=== EXERCISE PROMPT ===
Show each line of the material below that contains the string "white". Matching is case-sensitive.

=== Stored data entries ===
━━━━━━━━━━━━━━━━━━━━━━━━━━━━━━
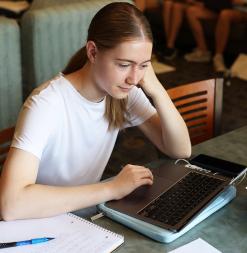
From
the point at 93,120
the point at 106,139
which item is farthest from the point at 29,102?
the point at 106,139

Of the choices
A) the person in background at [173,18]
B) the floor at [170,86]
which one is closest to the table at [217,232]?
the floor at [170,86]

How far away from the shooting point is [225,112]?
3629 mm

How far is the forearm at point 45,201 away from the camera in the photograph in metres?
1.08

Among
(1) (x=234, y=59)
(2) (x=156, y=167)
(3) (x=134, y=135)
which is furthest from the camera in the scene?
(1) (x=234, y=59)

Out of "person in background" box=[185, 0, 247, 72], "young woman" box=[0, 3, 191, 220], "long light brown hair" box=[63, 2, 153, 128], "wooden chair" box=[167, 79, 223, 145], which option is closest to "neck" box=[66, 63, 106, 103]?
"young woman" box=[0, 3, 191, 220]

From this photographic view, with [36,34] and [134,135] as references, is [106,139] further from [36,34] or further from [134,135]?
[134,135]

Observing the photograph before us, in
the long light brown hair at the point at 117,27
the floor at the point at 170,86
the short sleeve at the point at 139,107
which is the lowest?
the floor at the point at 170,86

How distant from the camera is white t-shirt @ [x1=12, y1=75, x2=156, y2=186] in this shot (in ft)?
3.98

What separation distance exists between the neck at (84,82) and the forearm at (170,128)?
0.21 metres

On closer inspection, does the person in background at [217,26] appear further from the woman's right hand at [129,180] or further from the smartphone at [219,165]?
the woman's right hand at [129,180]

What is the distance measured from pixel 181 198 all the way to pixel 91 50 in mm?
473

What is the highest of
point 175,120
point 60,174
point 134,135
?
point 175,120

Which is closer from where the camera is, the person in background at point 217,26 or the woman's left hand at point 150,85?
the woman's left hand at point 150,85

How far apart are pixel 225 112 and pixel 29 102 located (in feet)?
━━━━━━━━━━━━━━━━━━━━━━━━━━━━━━
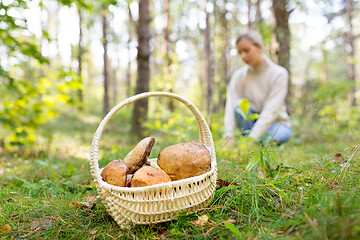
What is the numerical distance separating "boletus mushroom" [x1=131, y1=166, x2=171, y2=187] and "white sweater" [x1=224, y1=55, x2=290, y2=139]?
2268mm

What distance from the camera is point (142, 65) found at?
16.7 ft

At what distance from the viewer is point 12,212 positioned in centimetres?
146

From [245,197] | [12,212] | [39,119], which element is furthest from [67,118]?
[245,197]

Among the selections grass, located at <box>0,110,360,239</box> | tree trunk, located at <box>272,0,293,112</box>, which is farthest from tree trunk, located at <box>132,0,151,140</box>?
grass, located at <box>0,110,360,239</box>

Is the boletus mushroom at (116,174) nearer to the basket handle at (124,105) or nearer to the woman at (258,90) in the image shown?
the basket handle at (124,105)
━━━━━━━━━━━━━━━━━━━━━━━━━━━━━━
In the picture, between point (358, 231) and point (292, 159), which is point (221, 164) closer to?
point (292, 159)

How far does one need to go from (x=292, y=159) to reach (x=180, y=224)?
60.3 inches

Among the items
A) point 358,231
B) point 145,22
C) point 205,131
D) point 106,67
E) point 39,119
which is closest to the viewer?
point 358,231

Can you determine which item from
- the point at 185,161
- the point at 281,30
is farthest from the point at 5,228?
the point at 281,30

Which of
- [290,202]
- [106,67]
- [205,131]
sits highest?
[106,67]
━━━━━━━━━━━━━━━━━━━━━━━━━━━━━━
=== PROBLEM SOLUTION ===
How distant from the camera is white t-shirt @ [x1=12, y1=75, x2=156, y2=186] in this shot (in ft)?
What is the numerical distance separating "boletus mushroom" [x1=131, y1=166, x2=171, y2=187] and "white sweater" [x1=224, y1=55, x2=290, y2=139]?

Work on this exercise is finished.